"""

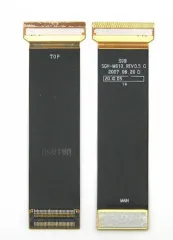 Flat Cable Samsung M610 with connector. Фото 2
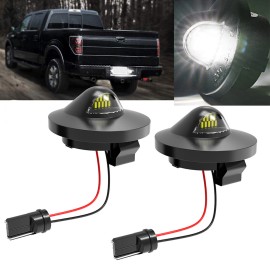 Unbranded 2x For Ford F150 F250 F350 LED License Plate Light Tag Lamp Assembly Replacement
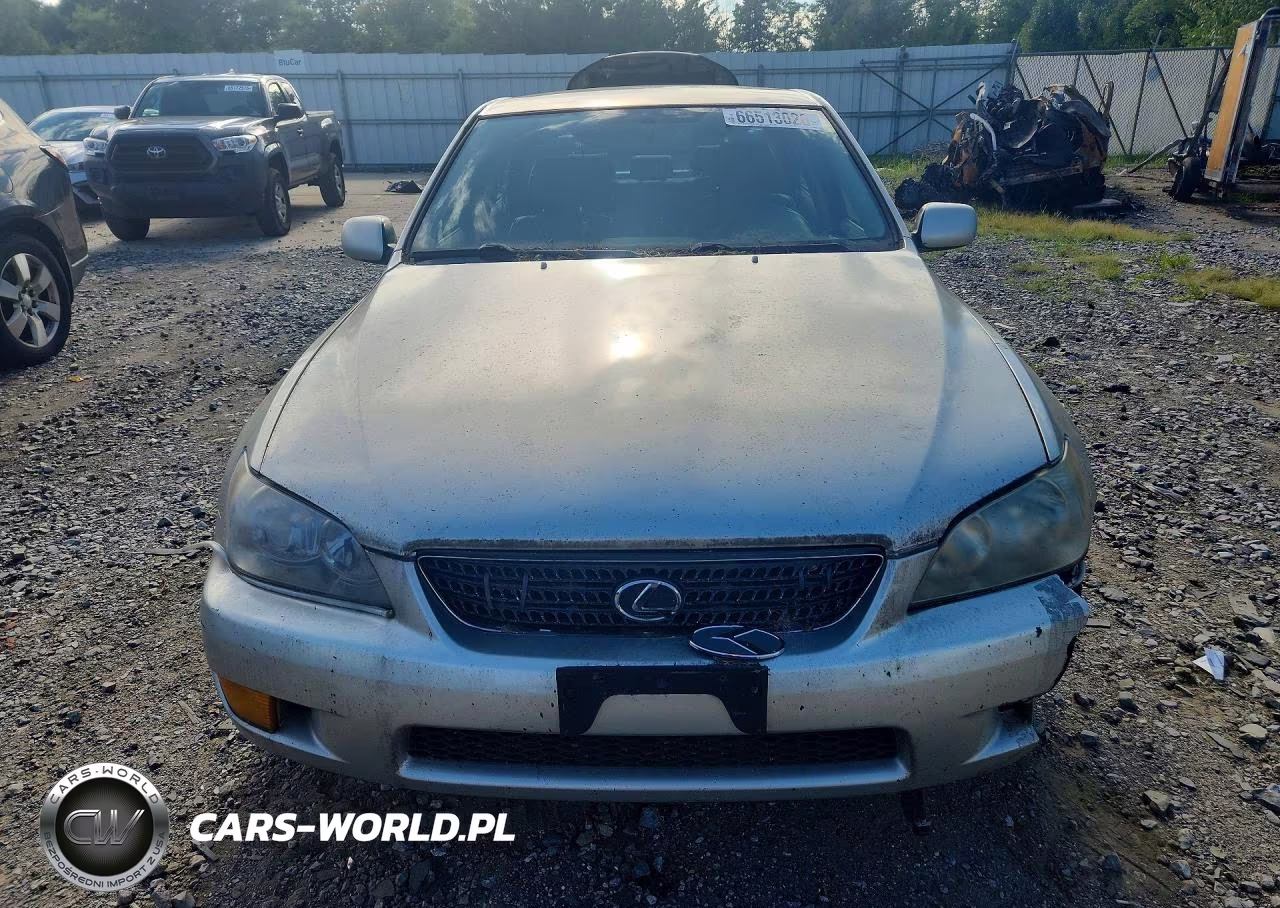 2003 Lexus Is 300 VIN:JTHBD192X30079588 - 5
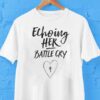 Erika Kirk Freedom Echoing Her Battle Cry Charlie Kirk Heart Shirt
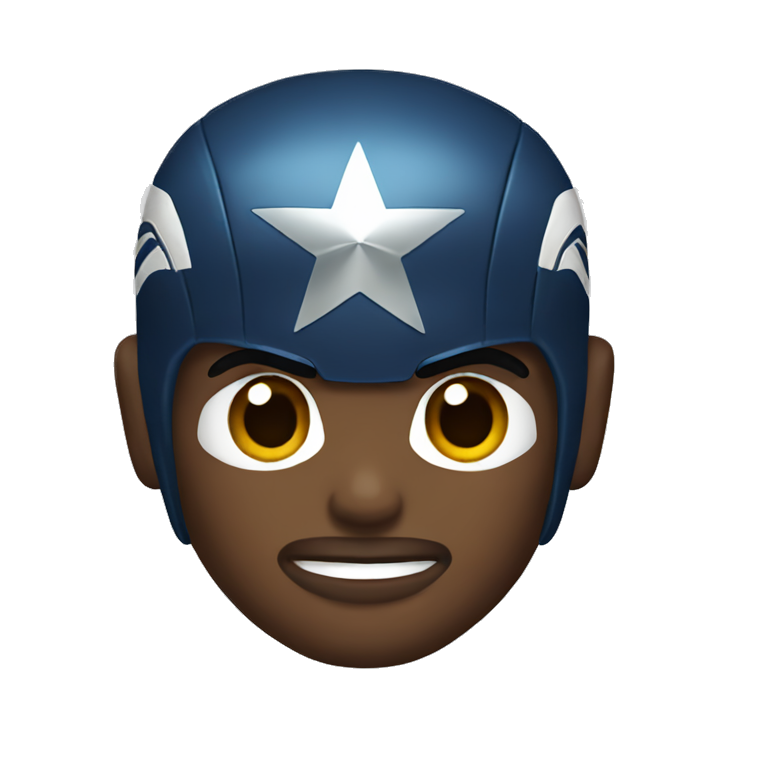  Captain America emoji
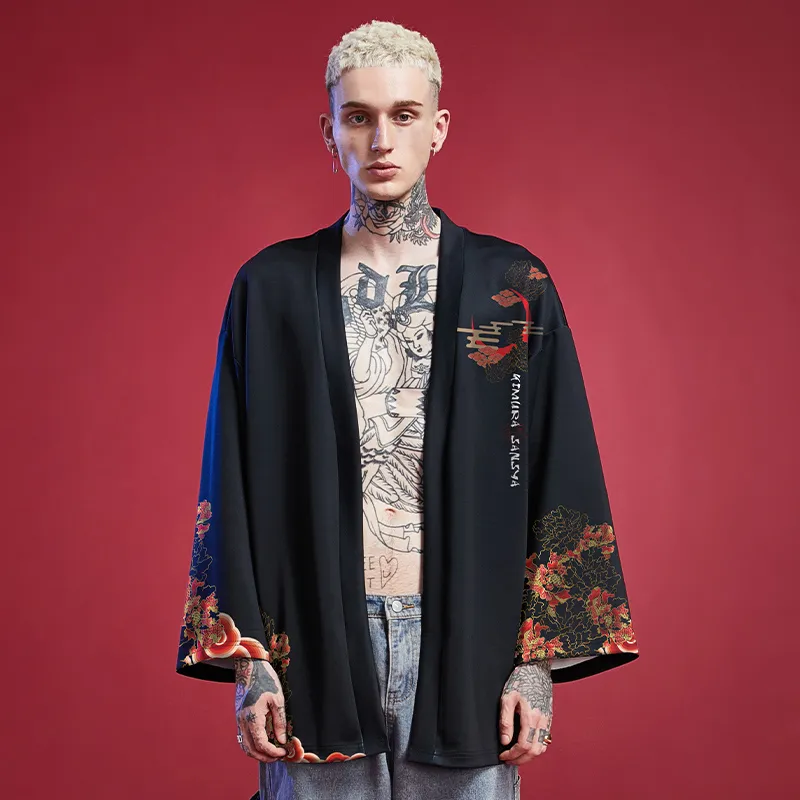 SANSYAS Hanfu Unisex Black-5
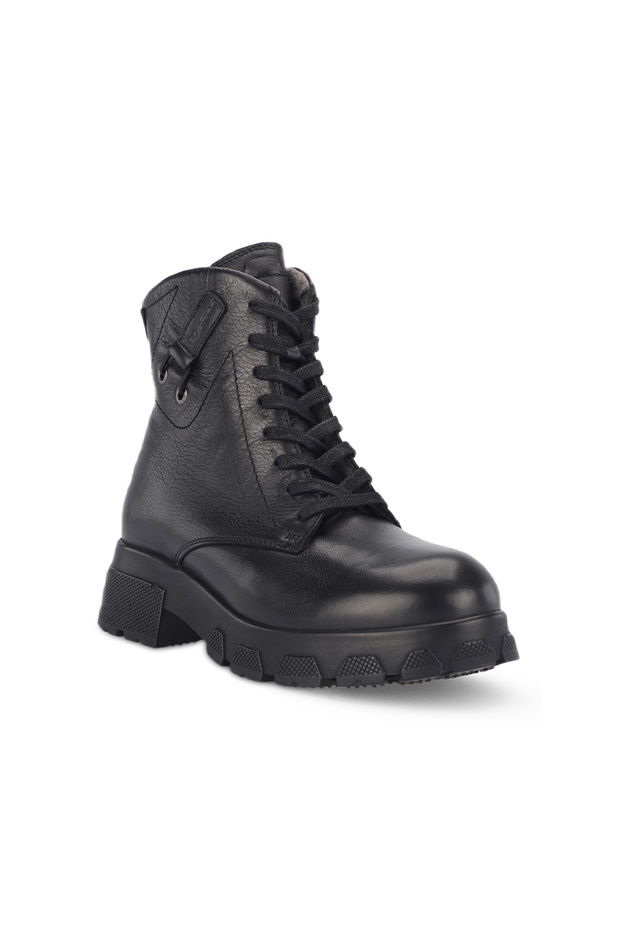 Henza-g Comfort Kadın Bot Siyah - 1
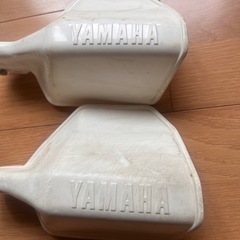 当時物ヤマハナックルガードの画像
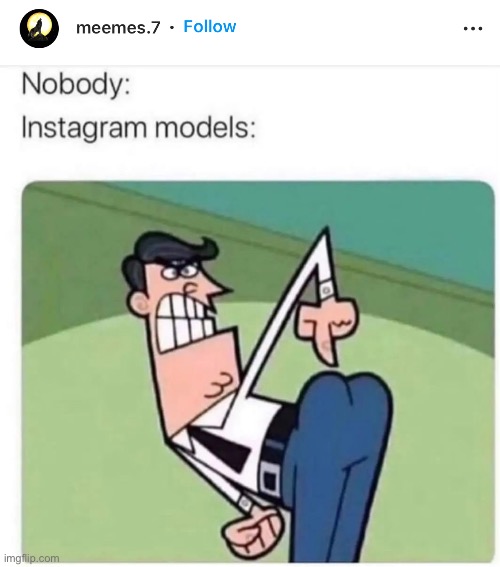 I swear tho.. | image tagged in instagram,butt | made w/ Imgflip meme maker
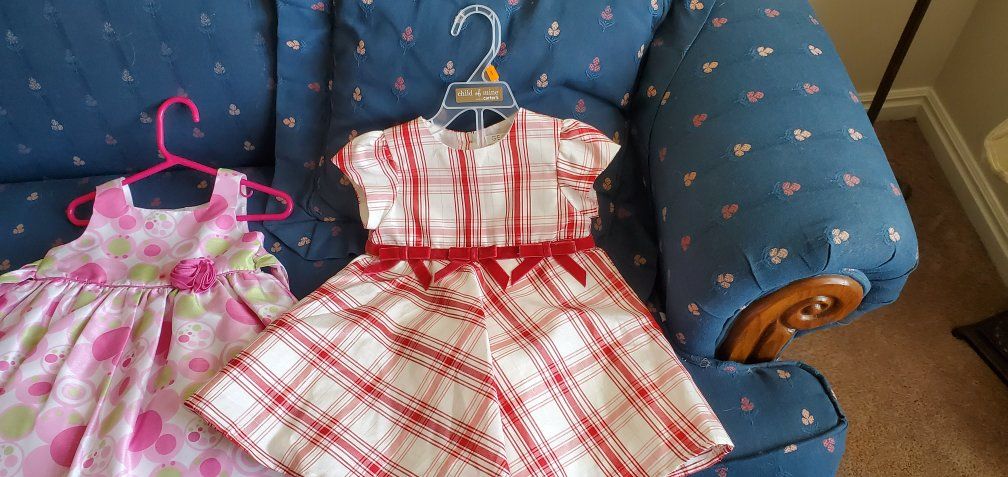 Toddler Girl Dresses Lot 24M / 2Ts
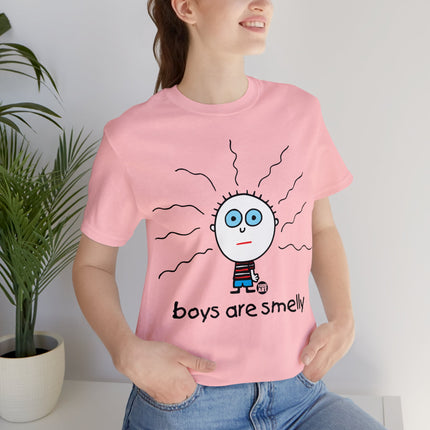 Boys Are Smelly Unisex Tee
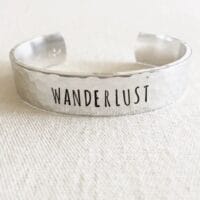Wanderlust Bracelet Cuff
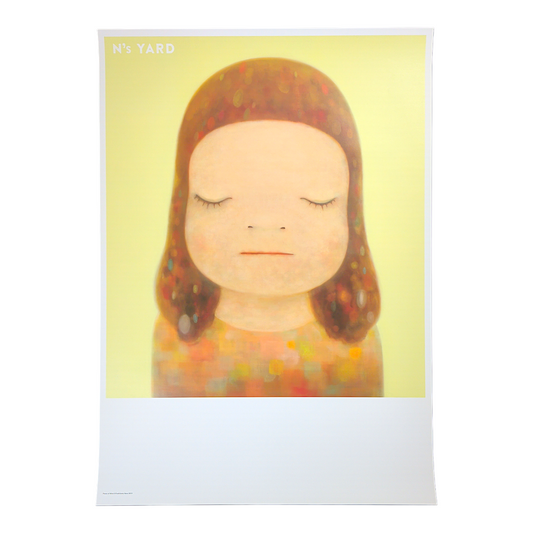 Yoshitomo Nara
Piece of Mind, 2019
Offset lithograph
28.7 x 20.3 in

"""

_WORK TASK_
Write out all the rows above again with "Unisex" swapped for "Gender-Neutral" and nothing else changed. Leave the pictures out.

_WRITTEN SOLUTION_
 Flat Cable Samsung M610 with connector. Фото 2
 Unbranded 2x For Ford F150 F250 F350 LED License Plate Light Tag Lamp Assembly Replacement
 2003 Lexus Is 300 VIN:JTHBD192X30079588 - 5
 Erika Kirk Freedom Echoing Her Battle Cry Charlie Kirk Heart Shirt
  Captain America emoji
 SANSYAS Hanfu Gender-Neutral Black-5
 Henza-g Comfort Kadın Bot Siyah - 1
 当時物ヤマハナックルガードの画像
 I swear tho.. | image tagged in instagram,butt | made w/ Imgflip meme maker
 Toddler Girl Dresses Lot 24M / 2Ts
 Boys Are Smelly Gender-Neutral Tee
Wanderlust Bracelet Cuff
 Yoshitomo Nara
Piece of Mind, 2019
Offset lithograph
28.7 x 20.3 in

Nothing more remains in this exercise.